Stored items
•••
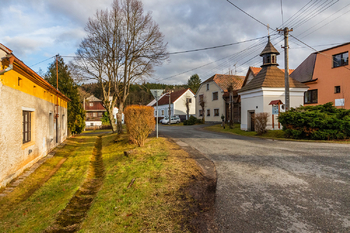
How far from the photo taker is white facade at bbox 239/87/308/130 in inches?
755

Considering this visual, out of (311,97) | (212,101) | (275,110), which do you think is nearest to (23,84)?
(275,110)

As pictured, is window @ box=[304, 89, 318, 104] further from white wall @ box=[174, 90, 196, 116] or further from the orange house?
white wall @ box=[174, 90, 196, 116]

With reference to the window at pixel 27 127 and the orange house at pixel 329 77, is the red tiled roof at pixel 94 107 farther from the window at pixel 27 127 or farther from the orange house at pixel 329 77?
the window at pixel 27 127

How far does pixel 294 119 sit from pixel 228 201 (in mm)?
11481

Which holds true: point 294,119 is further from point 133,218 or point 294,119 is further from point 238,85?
point 238,85

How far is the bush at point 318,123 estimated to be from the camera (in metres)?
12.5

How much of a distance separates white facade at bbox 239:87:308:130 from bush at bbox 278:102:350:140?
410 centimetres

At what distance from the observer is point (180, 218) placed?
156 inches

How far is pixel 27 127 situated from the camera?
9062 millimetres

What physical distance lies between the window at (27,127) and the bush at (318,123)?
14.6m

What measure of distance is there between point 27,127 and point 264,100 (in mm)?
17540

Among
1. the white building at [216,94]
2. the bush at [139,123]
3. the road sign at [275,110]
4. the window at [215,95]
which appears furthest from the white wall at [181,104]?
the bush at [139,123]

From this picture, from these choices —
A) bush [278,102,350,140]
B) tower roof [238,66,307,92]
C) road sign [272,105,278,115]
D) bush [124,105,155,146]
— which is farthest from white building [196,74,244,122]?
bush [124,105,155,146]

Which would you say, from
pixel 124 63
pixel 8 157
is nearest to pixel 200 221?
pixel 8 157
•••
→ **Task instructions**
Revise all the rows above so that every "orange house" becomes "orange building", keeping everything else unchanged and leaving the pictures out.

→ **Exercise response**
How far from the photo taker is white facade at bbox 239/87/308/130 in inches?
755

Considering this visual, out of (311,97) | (212,101) | (275,110), which do you think is nearest to (23,84)?
(275,110)

As pictured, is window @ box=[304, 89, 318, 104] further from white wall @ box=[174, 90, 196, 116] or further from the orange building?
white wall @ box=[174, 90, 196, 116]

With reference to the window at pixel 27 127 and the orange building at pixel 329 77, is the red tiled roof at pixel 94 107 farther from the window at pixel 27 127 or farther from the orange building at pixel 329 77?
the window at pixel 27 127

How far does pixel 294 119 sit from pixel 228 201 (in mm)?
11481

Which holds true: point 294,119 is further from point 133,218 or point 294,119 is further from point 238,85?
point 238,85

How far is the bush at point 318,123 estimated to be from the camera (in metres)?
12.5

How much of a distance separates white facade at bbox 239:87:308:130 from bush at bbox 278:102:350:140?
410 centimetres

At what distance from the observer is point (180, 218) placed?
156 inches

How far is pixel 27 127 situated from the camera?
9062 millimetres

What physical distance lies between the window at (27,127) and the bush at (318,123)?
14.6m

What measure of distance is there between point 27,127 and point 264,100 (in mm)?
17540

Among
1. the white building at [216,94]
2. the bush at [139,123]
3. the road sign at [275,110]
4. the window at [215,95]
which appears furthest from the white wall at [181,104]?
the bush at [139,123]

From this picture, from these choices —
A) bush [278,102,350,140]
B) tower roof [238,66,307,92]
C) road sign [272,105,278,115]
D) bush [124,105,155,146]
— which is farthest from white building [196,74,244,122]?
bush [124,105,155,146]

Which would you say, from
pixel 124 63
pixel 8 157
is nearest to pixel 200 221?
pixel 8 157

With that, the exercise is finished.